5

I wanted a certain kafka topic to only keep 1 day of data. But it didn't seem to delete any data at all if we keep sending data to the topic(active). I tried topic side parameter (retention.ms) and server side:

    log.retention.hours=1 or log.retention.ms= 86400000 
    cleanup.policy=delete

But it didn't seem to work for alive topics, if we keep sending data to it. Only when we stop sending data to the topic, it will follow the retention policy.

So, what's the right config for a active topic, to retain data only for some time?

OneCricketeer
  • 179,855
  • 19
  • 132
  • 245
user3502577
  • 99
  • 2
  • 7

2 Answers2

4

Kafka deletes only the passive log segments.

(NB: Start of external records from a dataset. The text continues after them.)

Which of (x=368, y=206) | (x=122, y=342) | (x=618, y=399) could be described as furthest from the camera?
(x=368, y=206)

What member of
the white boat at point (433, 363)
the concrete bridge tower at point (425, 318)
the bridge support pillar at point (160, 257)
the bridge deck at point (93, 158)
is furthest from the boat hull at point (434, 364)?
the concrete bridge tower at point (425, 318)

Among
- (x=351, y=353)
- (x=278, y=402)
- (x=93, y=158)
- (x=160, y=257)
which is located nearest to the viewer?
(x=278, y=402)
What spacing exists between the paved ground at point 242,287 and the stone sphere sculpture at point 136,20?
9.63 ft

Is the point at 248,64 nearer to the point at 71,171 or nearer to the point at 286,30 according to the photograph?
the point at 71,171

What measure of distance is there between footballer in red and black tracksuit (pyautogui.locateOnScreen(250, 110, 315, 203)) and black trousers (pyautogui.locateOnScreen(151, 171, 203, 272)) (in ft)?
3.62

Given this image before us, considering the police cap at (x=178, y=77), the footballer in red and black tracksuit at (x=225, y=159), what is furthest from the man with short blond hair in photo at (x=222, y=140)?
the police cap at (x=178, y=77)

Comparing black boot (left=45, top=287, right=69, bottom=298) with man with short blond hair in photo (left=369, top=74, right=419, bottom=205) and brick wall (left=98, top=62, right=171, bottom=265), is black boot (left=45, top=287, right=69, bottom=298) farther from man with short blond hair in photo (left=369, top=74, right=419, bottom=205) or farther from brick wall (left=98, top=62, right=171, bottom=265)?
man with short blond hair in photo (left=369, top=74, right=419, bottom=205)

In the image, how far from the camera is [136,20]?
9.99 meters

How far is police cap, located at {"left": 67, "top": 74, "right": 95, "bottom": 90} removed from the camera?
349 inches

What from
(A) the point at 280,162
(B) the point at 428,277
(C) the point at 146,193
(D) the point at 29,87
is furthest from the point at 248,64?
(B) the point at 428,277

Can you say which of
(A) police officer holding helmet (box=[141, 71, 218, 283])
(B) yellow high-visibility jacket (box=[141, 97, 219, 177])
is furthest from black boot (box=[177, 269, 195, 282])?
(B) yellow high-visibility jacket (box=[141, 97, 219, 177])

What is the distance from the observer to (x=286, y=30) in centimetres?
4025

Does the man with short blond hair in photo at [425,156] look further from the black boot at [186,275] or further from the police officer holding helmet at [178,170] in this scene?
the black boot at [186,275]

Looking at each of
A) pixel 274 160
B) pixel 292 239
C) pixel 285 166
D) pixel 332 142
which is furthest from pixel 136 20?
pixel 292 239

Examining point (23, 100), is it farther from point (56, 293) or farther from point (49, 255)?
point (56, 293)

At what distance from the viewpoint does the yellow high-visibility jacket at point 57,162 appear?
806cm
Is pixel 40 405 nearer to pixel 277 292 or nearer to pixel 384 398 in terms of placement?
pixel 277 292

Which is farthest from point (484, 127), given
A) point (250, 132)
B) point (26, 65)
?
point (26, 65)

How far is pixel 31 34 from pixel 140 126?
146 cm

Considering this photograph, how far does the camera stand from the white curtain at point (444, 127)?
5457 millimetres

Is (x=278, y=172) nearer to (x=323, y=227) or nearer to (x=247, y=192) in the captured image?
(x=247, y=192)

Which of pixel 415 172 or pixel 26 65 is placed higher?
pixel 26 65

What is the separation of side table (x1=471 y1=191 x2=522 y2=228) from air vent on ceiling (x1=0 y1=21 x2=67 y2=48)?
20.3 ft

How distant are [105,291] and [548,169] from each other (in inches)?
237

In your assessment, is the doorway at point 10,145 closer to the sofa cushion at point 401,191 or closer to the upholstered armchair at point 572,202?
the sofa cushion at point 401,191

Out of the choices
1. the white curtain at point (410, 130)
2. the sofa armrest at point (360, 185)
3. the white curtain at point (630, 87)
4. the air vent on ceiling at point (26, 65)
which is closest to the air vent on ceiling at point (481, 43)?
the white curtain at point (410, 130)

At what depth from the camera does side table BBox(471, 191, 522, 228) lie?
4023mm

You have to tune either log.segment.bytes or log.roll.ms to roll the active log segment into passive one. Refer the Broker configuration for more information.

Kamal Chandraprakash
  • 1,872
  • 18
  • 28
1

Log retention is based on the creation date of the log file. Try setting your log.roll.hours < 24 (since by default it is 24 * 7).

For 0.8

If you only want to control log file creation per topic, set log.roll.hours.per.topic in the topic config.

for 1.0

Logs are segmented and the per topic config for log segments is:

segment.ms Note: this is in millseconds, and overrides the server-wide setting of log.roll.ms.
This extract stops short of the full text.